Based on National Highway Travel Survey data, we know that about 64 percent of gasoline superusers drive pickup trucks and SUVs, compared to 41 percent of other drivers. Superusers drive about 30,000 miles a year, nearly three times the average for other drivers, and they’re more likely than other drivers to live in rural places. Among metro areas, Houston, Detroit, and St. Louis have the highest concentration of superusers. In the Washington, D.C. metro area, 6.6 percent of drivers are superusers, and collectively they burn 22 percent of the region’s gasoline.
Heavy gas mileage takes a toll on your checkbook. Superusers spend on average 8 percent of their household income on gasoline and up to 20 percent for moderate- and lower-income superusers. But purchase incentives for electric vehicles don’t take gasoline usage into account. Indeed, it’s the lowest-mileage, higher-income drivers who are most likely to avail themselves of such incentives. The median household income of a Prius owner was estimated a few years ago by J.D. Power to be $108,283.

(Source data)

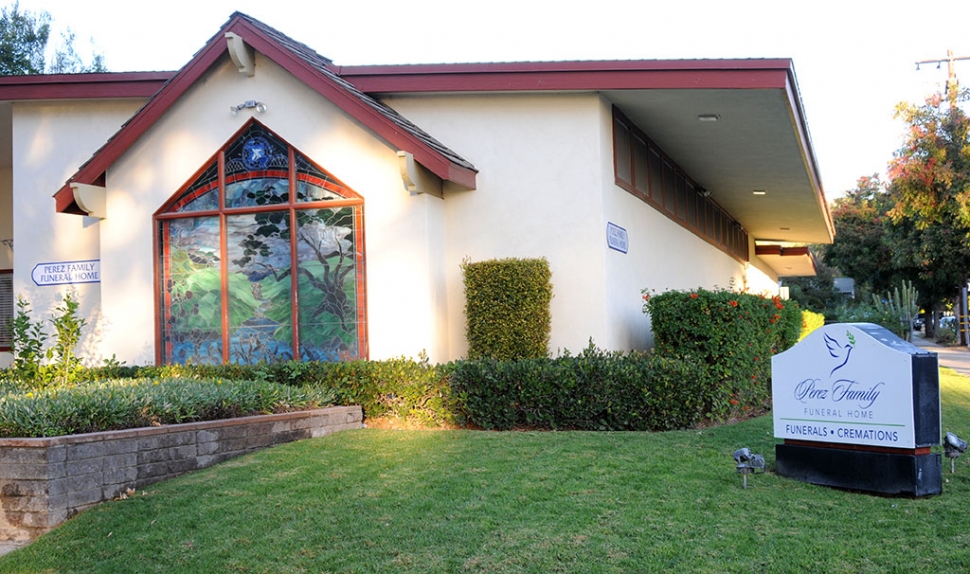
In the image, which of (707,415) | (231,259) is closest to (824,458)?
(707,415)

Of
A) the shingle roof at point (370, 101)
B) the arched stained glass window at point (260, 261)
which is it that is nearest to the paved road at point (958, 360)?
the shingle roof at point (370, 101)

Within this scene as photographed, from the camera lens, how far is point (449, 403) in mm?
10539

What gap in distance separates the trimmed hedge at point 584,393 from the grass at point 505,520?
60.6 inches

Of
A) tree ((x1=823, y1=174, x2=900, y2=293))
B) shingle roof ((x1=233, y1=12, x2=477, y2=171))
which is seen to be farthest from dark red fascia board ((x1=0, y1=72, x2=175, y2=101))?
tree ((x1=823, y1=174, x2=900, y2=293))

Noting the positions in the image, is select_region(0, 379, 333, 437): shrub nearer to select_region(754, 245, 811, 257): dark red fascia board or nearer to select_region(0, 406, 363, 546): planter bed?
select_region(0, 406, 363, 546): planter bed

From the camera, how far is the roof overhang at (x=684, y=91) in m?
11.1

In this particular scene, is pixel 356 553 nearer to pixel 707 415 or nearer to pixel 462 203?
pixel 707 415

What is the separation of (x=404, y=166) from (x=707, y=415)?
4.75 metres

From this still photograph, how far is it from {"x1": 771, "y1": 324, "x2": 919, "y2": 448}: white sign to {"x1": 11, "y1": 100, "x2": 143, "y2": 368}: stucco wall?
10804mm

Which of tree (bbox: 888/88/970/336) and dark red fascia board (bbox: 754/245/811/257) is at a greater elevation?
tree (bbox: 888/88/970/336)

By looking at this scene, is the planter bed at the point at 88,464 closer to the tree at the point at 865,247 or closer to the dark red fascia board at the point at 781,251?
the dark red fascia board at the point at 781,251

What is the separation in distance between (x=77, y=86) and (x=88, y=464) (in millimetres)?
8163

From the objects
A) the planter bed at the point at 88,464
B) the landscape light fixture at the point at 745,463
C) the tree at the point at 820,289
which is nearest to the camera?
the landscape light fixture at the point at 745,463

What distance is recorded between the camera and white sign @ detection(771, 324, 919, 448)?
6.63 metres
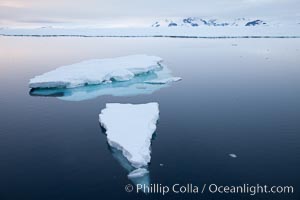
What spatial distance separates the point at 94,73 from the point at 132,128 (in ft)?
19.8

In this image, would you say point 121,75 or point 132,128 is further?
point 121,75

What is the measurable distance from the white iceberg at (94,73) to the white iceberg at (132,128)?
3.31 meters

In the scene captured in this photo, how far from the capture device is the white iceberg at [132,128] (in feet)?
20.9

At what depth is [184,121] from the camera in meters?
8.74

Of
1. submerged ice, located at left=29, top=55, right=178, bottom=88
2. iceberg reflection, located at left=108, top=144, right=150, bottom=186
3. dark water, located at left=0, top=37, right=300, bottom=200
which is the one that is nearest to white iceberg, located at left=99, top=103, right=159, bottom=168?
iceberg reflection, located at left=108, top=144, right=150, bottom=186

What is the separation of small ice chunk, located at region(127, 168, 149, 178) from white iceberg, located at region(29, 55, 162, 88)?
6.78 meters

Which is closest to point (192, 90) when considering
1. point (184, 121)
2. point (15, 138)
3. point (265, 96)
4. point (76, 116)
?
point (265, 96)

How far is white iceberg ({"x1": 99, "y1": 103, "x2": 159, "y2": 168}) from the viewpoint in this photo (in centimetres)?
636

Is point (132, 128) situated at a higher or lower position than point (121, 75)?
lower

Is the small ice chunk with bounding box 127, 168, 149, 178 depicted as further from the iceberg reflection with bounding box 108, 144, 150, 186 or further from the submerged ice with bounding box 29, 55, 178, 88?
the submerged ice with bounding box 29, 55, 178, 88

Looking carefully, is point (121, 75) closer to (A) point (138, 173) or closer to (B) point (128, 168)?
(B) point (128, 168)

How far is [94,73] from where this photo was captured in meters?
13.1

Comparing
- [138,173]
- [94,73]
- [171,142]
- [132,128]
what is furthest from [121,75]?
[138,173]

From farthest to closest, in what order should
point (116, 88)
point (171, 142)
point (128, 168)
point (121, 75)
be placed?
1. point (121, 75)
2. point (116, 88)
3. point (171, 142)
4. point (128, 168)
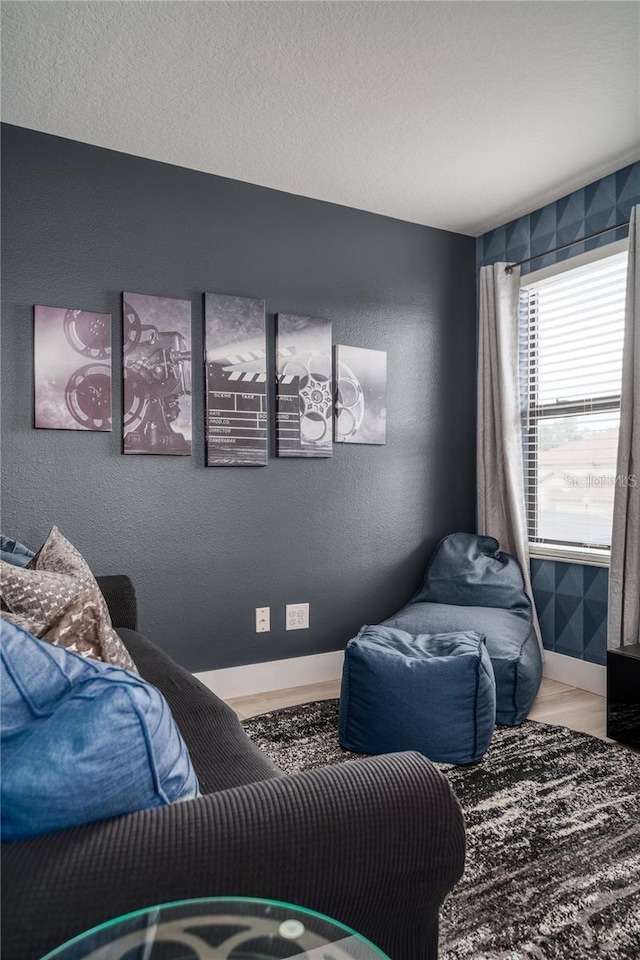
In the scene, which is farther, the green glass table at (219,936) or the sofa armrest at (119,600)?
the sofa armrest at (119,600)

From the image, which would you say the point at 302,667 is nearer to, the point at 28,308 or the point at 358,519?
the point at 358,519

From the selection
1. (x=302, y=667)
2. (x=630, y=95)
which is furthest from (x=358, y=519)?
(x=630, y=95)

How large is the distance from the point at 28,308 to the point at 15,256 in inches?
8.2

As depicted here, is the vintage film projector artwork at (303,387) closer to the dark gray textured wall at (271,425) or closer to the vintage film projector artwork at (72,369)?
the dark gray textured wall at (271,425)

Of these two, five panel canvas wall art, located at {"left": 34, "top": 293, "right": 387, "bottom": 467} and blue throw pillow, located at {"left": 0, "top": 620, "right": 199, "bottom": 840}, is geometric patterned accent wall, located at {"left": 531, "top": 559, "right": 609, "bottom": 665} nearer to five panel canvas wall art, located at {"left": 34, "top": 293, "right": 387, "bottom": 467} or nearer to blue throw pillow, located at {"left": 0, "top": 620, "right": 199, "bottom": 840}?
five panel canvas wall art, located at {"left": 34, "top": 293, "right": 387, "bottom": 467}

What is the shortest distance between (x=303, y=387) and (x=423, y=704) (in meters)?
1.66

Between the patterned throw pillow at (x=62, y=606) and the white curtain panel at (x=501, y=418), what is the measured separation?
7.77 ft

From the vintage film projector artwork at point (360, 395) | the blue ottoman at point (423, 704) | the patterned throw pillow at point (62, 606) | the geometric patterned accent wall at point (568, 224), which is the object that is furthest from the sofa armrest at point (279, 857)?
the geometric patterned accent wall at point (568, 224)

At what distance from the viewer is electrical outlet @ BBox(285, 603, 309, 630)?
3207mm

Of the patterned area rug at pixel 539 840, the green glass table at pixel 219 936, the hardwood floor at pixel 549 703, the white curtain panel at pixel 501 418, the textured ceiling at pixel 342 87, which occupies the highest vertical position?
the textured ceiling at pixel 342 87

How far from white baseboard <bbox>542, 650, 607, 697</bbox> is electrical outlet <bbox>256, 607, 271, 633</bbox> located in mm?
1504

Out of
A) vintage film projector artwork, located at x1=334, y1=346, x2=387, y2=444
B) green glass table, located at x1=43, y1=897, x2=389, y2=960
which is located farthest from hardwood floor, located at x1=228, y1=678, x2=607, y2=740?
green glass table, located at x1=43, y1=897, x2=389, y2=960

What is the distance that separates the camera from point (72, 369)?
267cm

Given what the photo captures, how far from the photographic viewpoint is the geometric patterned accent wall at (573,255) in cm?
304
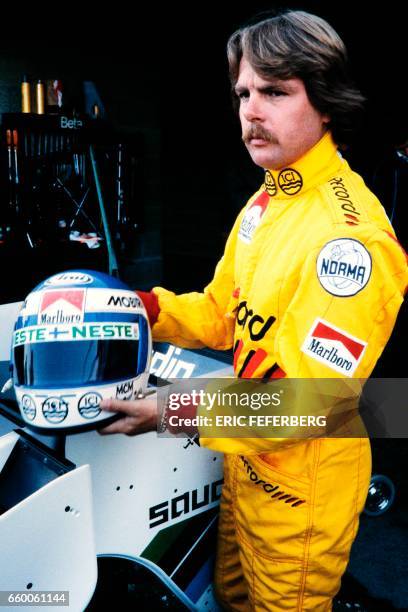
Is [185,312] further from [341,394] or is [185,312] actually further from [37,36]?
[37,36]

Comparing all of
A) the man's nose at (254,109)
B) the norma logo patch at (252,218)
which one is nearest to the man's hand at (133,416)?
the norma logo patch at (252,218)

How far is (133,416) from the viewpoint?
40.1 inches

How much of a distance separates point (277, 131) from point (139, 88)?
4.19 meters

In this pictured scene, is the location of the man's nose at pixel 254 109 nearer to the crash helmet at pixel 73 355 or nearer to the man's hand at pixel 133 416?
the crash helmet at pixel 73 355

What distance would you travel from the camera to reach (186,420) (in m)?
1.09

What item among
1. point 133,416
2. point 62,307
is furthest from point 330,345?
point 62,307

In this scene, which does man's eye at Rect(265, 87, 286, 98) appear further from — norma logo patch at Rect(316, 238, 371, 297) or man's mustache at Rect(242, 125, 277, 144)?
norma logo patch at Rect(316, 238, 371, 297)

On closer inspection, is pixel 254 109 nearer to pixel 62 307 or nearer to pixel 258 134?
pixel 258 134

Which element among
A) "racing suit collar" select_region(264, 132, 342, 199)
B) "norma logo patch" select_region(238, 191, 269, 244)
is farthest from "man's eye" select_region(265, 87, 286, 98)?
"norma logo patch" select_region(238, 191, 269, 244)

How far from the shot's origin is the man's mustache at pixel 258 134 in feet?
3.70

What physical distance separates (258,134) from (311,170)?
0.13 meters

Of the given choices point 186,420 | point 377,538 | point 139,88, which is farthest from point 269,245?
point 139,88

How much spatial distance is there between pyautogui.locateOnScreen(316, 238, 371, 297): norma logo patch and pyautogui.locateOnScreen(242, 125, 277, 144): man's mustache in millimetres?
283

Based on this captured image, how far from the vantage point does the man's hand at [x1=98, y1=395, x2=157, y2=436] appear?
100 cm
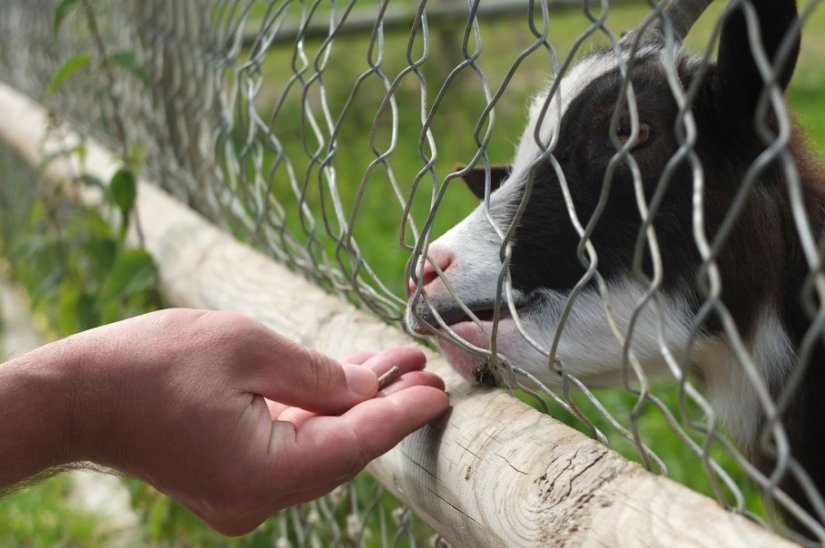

Try it: Transcribe the passage on gasoline superusers, beginning at the words "Based on National" and stopping after "the region’s gasoline.".

Solved exercise:
Based on National Highway Travel Survey data, we know that about 64 percent of gasoline superusers drive pickup trucks and SUVs, compared to 41 percent of other drivers. Superusers drive about 30,000 miles a year, nearly three times the average for other drivers, and they’re more likely than other drivers to live in rural places. Among metro areas, Houston, Detroit, and St. Louis have the highest concentration of superusers. In the Washington, D.C. metro area, 6.6 percent of drivers are superusers, and collectively they burn 22 percent of the region’s gasoline.